=== Available data ===
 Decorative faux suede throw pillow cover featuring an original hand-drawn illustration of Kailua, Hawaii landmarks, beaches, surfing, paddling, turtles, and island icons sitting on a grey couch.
===
=== Available data ===
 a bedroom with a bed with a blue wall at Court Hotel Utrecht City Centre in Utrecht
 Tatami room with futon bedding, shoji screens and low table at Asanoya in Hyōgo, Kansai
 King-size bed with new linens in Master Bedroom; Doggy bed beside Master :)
===
Task requirements =>
Repeat, exactly as they stand above, the lines from the line with "Tatami room with" to the line with "King-size bed with", both lines included.

Answer =>
 Tatami room with futon bedding, shoji screens and low table at Asanoya in Hyōgo, Kansai
 King-size bed with new linens in Master Bedroom; Doggy bed beside Master :)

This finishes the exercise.